Kendall focuses on domestic violence and the way it disproportionately impacts people of color -specifically women of color. 

Every month, 70 women on average are shot and killed by an intimate partner, according to the Everytown Research and Policy

“The presence of a gun in a domestic violence situation makes it five times more likely that a woman will be killed,” Kendall wrote. 

Growing up in Chicago, Kendall talks about the stereotypes around gun violence in the inner city, and who it affects the most. 

“We have been led to believe that conditions are so bleak in the inner city that there’s nothing left to protect or support… but the reality is that Chicago’s problem with gun violence is America’s problem with gun violence,” Kendall wrote. 

DePaul professor of bioethics and health humanities Craig M. Klugman mentions that most guns used in Chicago shootings are illegal.

“In 2022, Chicago gun deaths are actually lower than in the previous two years,” Klugman said. “The numbers are higher than they were in the first two decades of the 21st century but are trending down.”

Illegal gun use and lack of background checks are a concern to many. 

“I know a lot of my friends from the South Side are getting concealed carry permits in Chicago,” sophomore Nathan Albovias said. “I’ve asked them about it and they’ve told me about how owning a gun makes them feel safer. The problem is with criminals who either pass background checks or buy guns on the black market.” 

Over the past year, Chicago gun death statistics have been changing. 

Statistically, these numbers disproportionately affect people of color.
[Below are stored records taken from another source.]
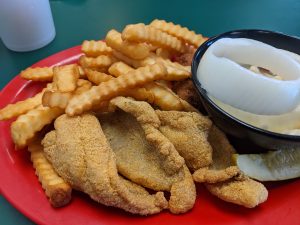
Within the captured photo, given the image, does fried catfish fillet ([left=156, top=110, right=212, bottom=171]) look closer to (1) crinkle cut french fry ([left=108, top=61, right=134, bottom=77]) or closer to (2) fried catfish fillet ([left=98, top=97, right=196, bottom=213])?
(2) fried catfish fillet ([left=98, top=97, right=196, bottom=213])

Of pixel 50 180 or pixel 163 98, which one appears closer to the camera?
pixel 50 180

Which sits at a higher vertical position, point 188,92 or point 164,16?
point 188,92

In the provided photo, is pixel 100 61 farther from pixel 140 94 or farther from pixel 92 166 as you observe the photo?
pixel 92 166

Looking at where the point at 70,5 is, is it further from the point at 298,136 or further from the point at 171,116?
the point at 298,136

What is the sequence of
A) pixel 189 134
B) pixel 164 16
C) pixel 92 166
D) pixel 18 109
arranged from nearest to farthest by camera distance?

Black men make up 53 percent of gun death victims in U.S. adults, according to Klugman. 

Black women account for 13 percent of women in the U.S, but they make up 20 percent of women fatally shot by the police, according to The Washington Post. 

“That’s what it means to be Black in America,” Kendall wrote. “That’s what it means to be a Black woman in America.”
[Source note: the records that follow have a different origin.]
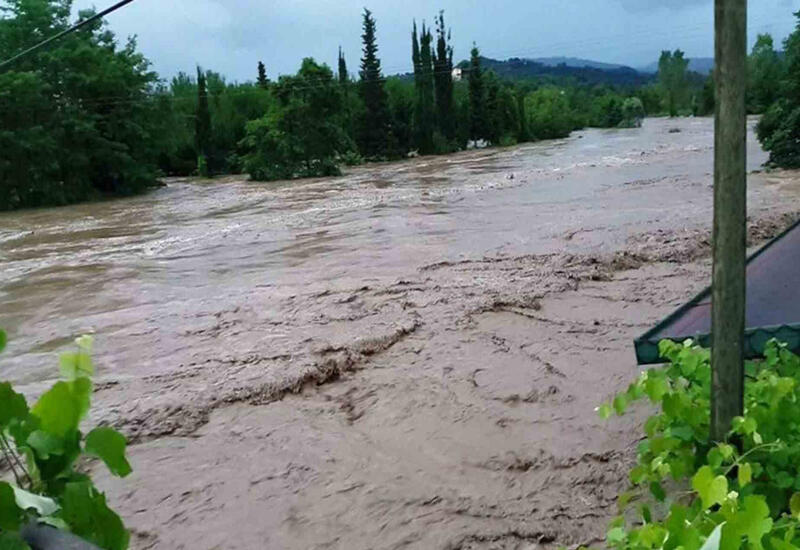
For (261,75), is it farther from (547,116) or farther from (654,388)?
(654,388)

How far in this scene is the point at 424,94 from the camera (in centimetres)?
4078

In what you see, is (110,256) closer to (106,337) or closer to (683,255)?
(106,337)

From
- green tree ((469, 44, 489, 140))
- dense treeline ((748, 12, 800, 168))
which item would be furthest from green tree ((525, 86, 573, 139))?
dense treeline ((748, 12, 800, 168))

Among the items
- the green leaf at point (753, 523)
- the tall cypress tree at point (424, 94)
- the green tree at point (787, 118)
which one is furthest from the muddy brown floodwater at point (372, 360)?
the tall cypress tree at point (424, 94)

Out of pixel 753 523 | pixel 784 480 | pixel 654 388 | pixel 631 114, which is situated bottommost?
pixel 784 480

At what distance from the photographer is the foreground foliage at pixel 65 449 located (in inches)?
44.3

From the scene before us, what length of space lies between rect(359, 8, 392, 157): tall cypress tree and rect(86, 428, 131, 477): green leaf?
116 ft

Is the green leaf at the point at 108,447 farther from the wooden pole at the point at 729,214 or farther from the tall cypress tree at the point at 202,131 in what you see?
the tall cypress tree at the point at 202,131

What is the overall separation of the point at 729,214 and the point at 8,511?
1832 millimetres

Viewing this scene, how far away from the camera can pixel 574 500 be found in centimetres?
371

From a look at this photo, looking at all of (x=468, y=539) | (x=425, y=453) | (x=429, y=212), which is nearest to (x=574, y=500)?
(x=468, y=539)

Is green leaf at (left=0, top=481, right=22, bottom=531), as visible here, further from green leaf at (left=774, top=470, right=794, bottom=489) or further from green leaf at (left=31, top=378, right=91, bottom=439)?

“When an annoying new neighbor carries the risk of being shot, the question isn’t whether gun violence is a feminist issue; the question is why mainstream feminism isn’t doing more to address the problem,” Kendall wrote.

Strengthening state laws, prohibiting domestic abusers, focusing on enforcement of existing state firearm relinquishment laws and strengthening the federal background check system are policy practices to reduce this reality, according to Everytown Research and Policy. 

“As a culture, as feminists, as potential and actual victims, we’re often too socially and emotionally entangled with dangerous people to recognize the risk until it is too late,” Kendall wrote. “We need to support violence-intervention programs at all levels and not assume that gun violence is a systemic issue in the inner city and episodic everywhere else.”

YMCA Chicago, UCAN Chicago, Chicago Center for Youth Violence Prevention and the Institute for Nonviolence Chicago are some of the many violence prevention programs in the city. 

The Institute for Nonviolence Chicago has different nonviolent prevention programs, such as victim services, nonviolence training, workforce development, community organizing, behavioral health and wellness and case management and reentry. 

“It’s time to treat gun violence like a feminist issue,” Kendall wrote. “We will either work to make it possible for all of us to be safe from gun violence or none of us will be.”